This is prompted in part by violations made by a local cab company in which police were hamstrung in their ability to enforce city ordinance. The City Council at a special meeting on Wednesday put OTT taxi on notice with a warning further infractions could mean suspension or revocation of their license to operate. 
"We don't have anywhere that gives anyone — even under the non-criminal disposition — an ability to give them a fine," Mayor Jennifer Macksey said on Wednesday. "We're not going out looking for people just to give them a $50 ticket. But when we're in a situation like that, we have no teeth."

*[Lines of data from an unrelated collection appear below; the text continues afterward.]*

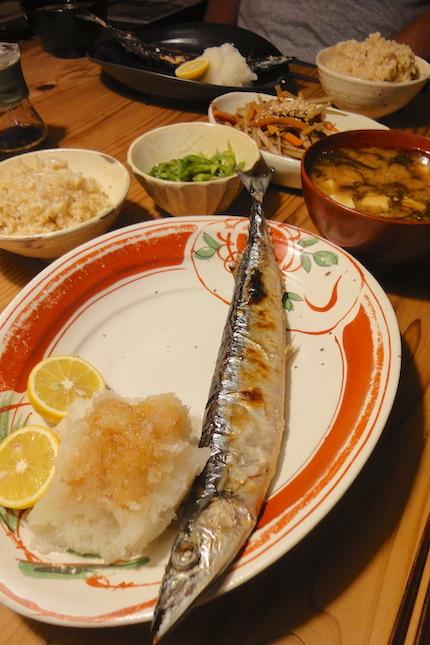 秋刀魚の塩焼き_f0054859_16213558.jpg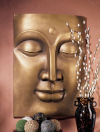 Serene Buddha Large Wall Frieze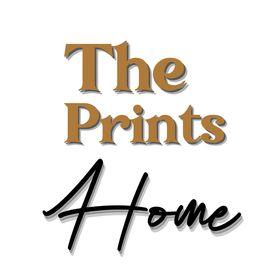 ThePrintsHome | Nursery & Home Wall Art Decor Printables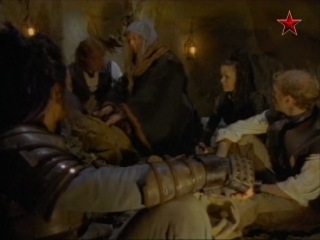Легенда о Вильгельме Телле The Legend of William Tell 1998 1 серия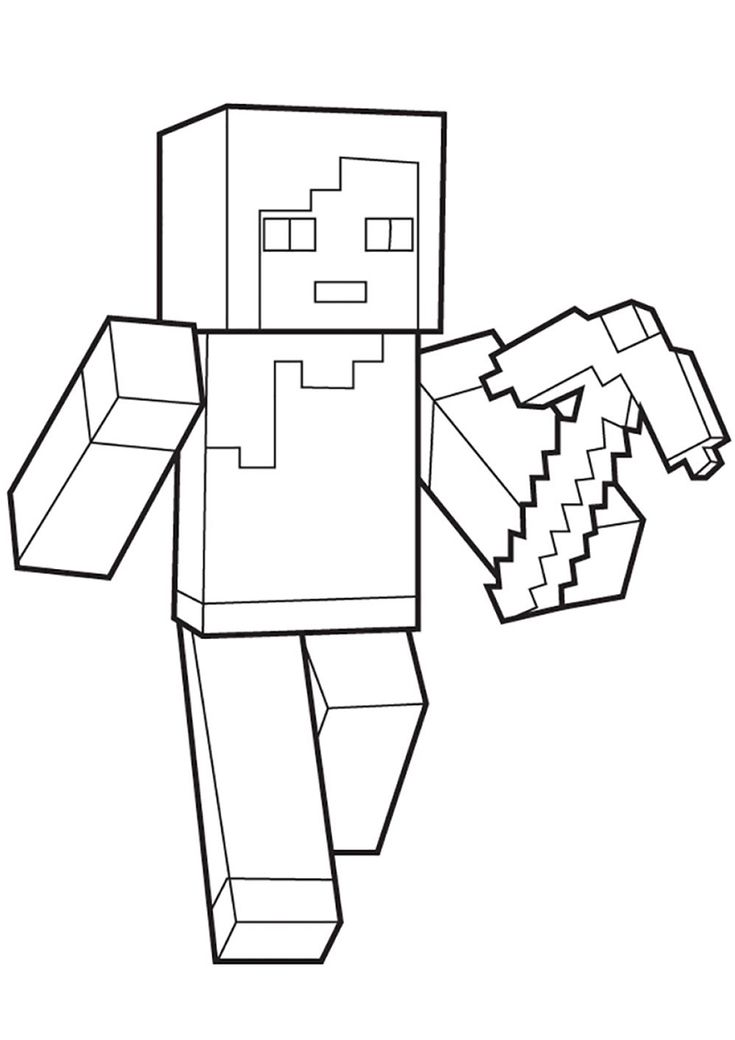 Alex with a Pickaxe | Coloring pages, Minecraft coloring ...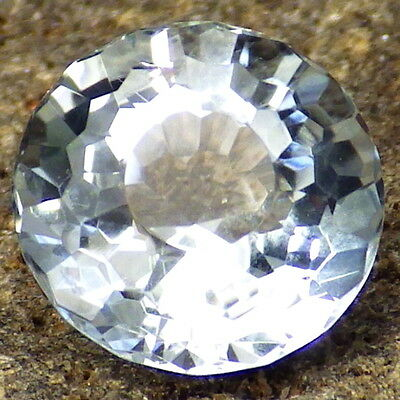 UNTREATED BLUE TOPAZ-NAMIBIA 3.76Ct TOP COLLECTOR GRADE-PERFECT FACETING!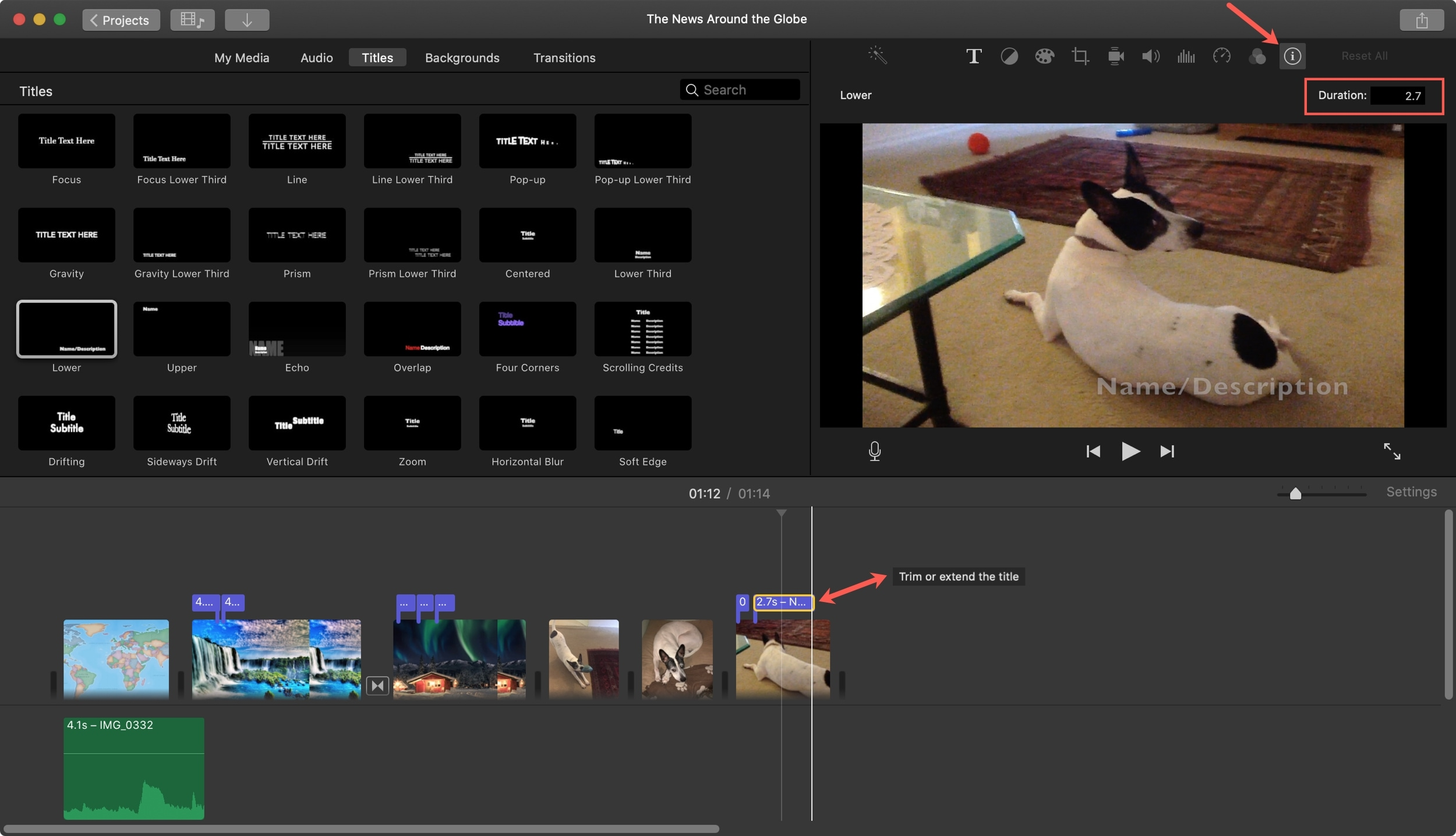 Change Title Duration iMovie Mac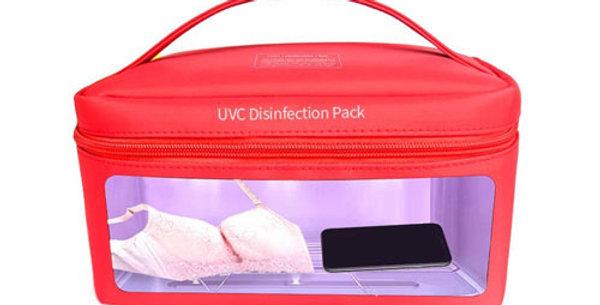 UV steriliser Disinfectant  bag carry case. CE certified.99.99% DISINFECTANT!!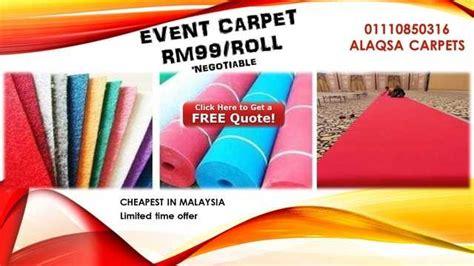 Karpet Lantai 1 Roll exhibition carpet supplier malaysia pembekal karpet exhibition 1 malaysia offered from selangor
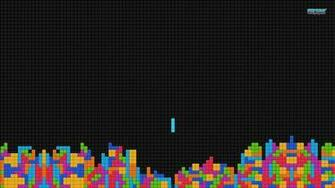 video games gambar Tetris HD wallpaper and background foto 38705608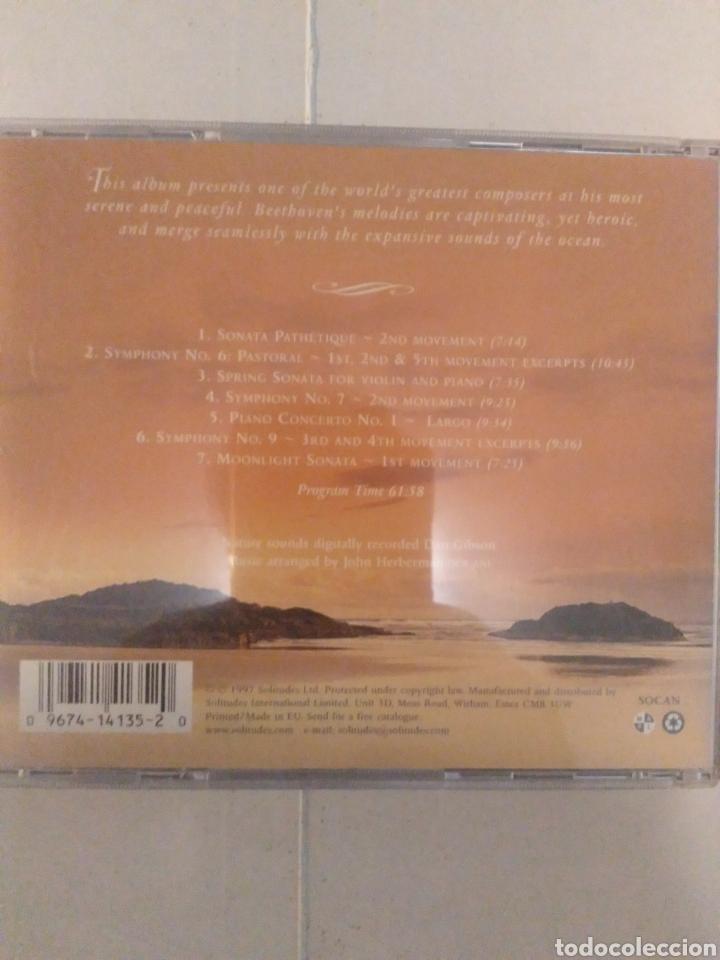 SOLITUDES BEETHOVEN (Música - CD's Clásica, Ópera, Zarzuela y Marchas)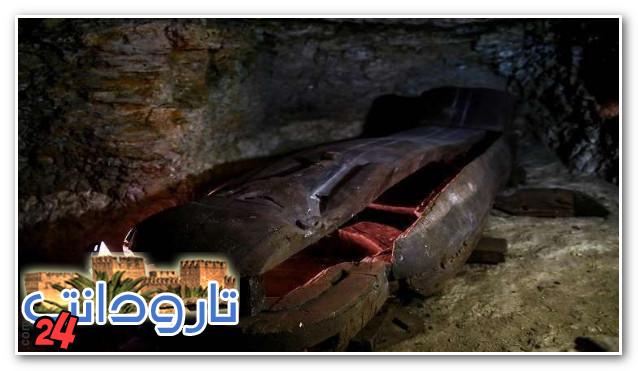 مصر.. العثور على مقبرتين يشتبه بأنهما لأخوي نبي الله يوسف عليه السلام
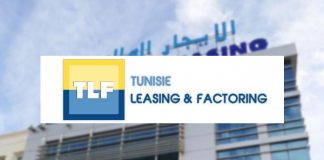 Tunisie Leasing & Factoring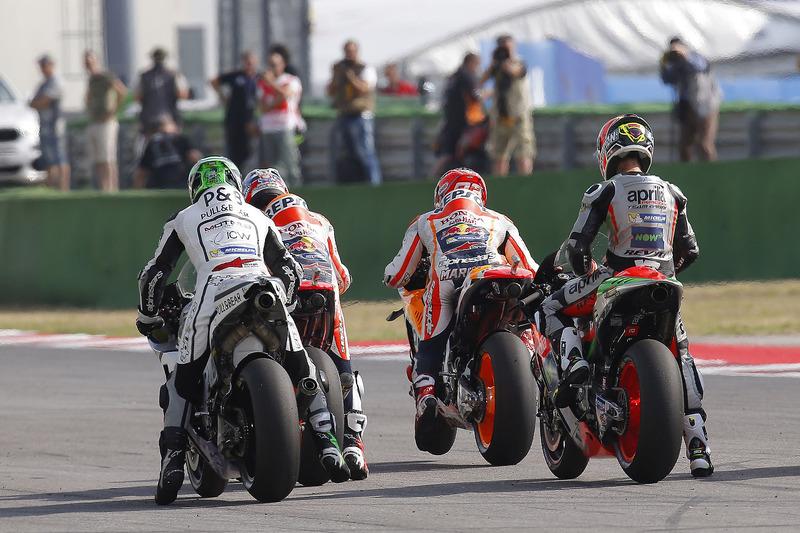 Eugene Laverty, Aspar Racing Team, Dani Pedrosa, Repsol Honda Team, Marc Marquez, Repsol Honda Team, Alvaro Bautista, Aprilia Gresini Racing Team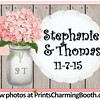 11-7-15 Stephanie & Thomas Wedding logo - Revised 2nd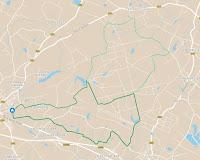 Carte RLV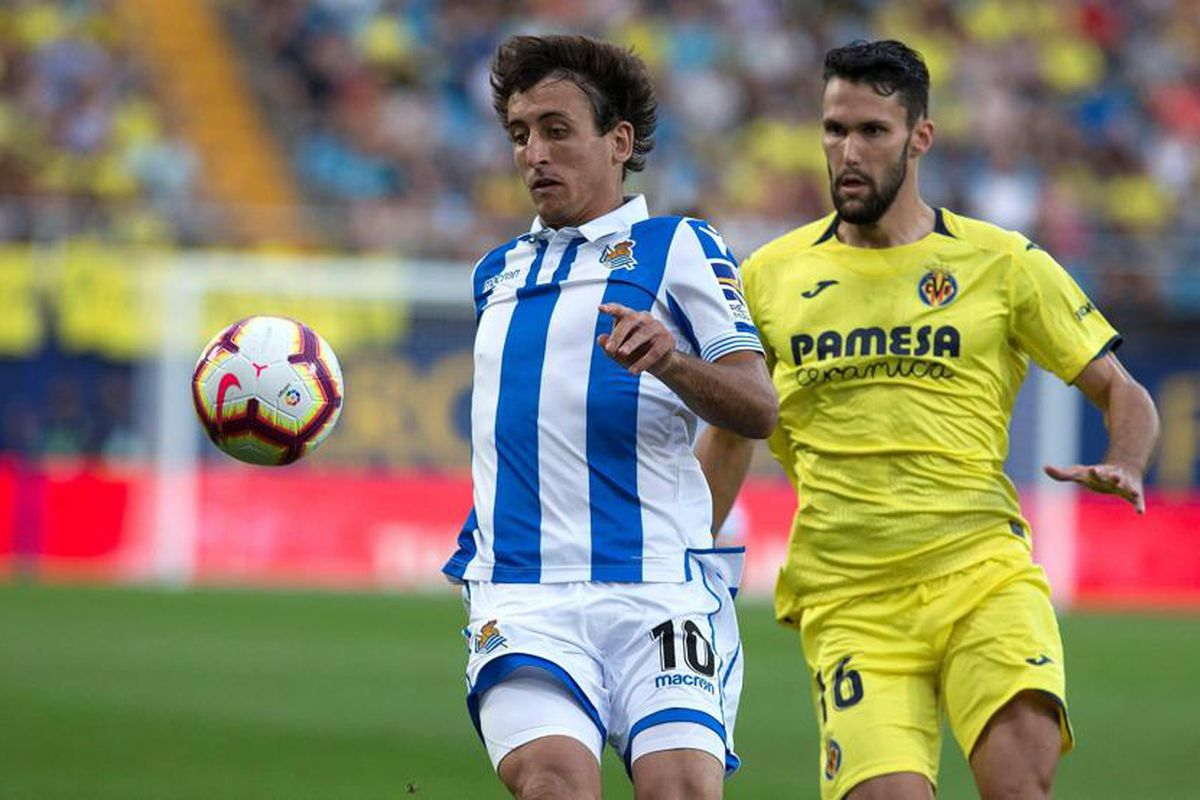 Villarreal Vs Real Sociedad La Liga Preview Villarreal USA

Macksey had indicated her intention to bring the matter to the council and its Public Safety Committee after last week's public hearing on On Time Taxi's license. The company was accused of having unlicensed and underage drivers and unmarked cars being used to pick up fares.
The mayor, Police Chief Jason Wood and Lt. Anthony Beverly had hoped to meet with Public Safety on Wednesday but the committee did not have a quorum. However, they expressed some of their concerns to Chair Bryan Sapienza, who said he would try to schedule another meeting next week. 
Macksey said some of the language was outdated, asking that "Commissioner of Public Safety or his designee" be changed to "police chief or his designee." Other concerns she had were raising the age for drivers and length of time in holding a driver's license. 
"You can't rent a car at age 18," she said. "You shouldn't be able to drive a taxi."
Beverly said the ordinance was "ambiguous" when it came to how long someone should have held a Massachusetts license. It sets a minimum of 12 months, which the mayor thought should be higher, but not when that 12 months might occur. 
"It can be read two different ways," he said. One way, it means someone must have had a license for at least the prior year.
But read another way, it could be that someone could hold license for a year in 1938, then not again until 2023, continued Beverly. "You say, 'Oh, that guy's good.' If you read it that way, he's good to drive that taxi, right?"
It should clear how much time the applicant had a valid license, and when that time occurred, he said. 
The mayor wants some enforcement measures added, including who has the authority to impose fines or other penalties.
The only fine listed is that of $5 a day if the taxi operator does not provide the clerk with a list of current drivers on Jan. 1 and July 1 each year.
Wood had noted that OTT could not be cited for ordinance violations because there was no mechanism for doing so. The matter had been referred to the council with documentation because it had the authority to suspend or revoke licenses. 
"With the city ordinances and even just in general with our department as well, when things come up we recognize, OK, well, this doesn't really make sense," he said. "It doesn't ... mean we're looking for somebody, but it needs to be fixed."
The mayor said the three topics they brought up on the taxi ordinance were the hot ones, but she asked that the committee go through the ordinance line by line and look at ordinances and bylaws in other communities. 
Macksey said her administration would be looking at other issues with the city code.
"When we come across these things, I want to bring them to the floor and put them in committee and then have dialogue like we should have tonight," she said. "We can work on it and then bring it back to the committee because sometimes we beat it up on the council floor. Nobody knows what and where we ended up and then it goes back and forth too many times."
She also wanted to go through online code because she said there were a number of recent ordinances that were not updated, such as the curfew and snow removal ordinances. That is done by a third party through the city clerk's office.
"At the end of the day, if that's the publication that we have out there for people to read, that's all we can expect them to know," said Beverly.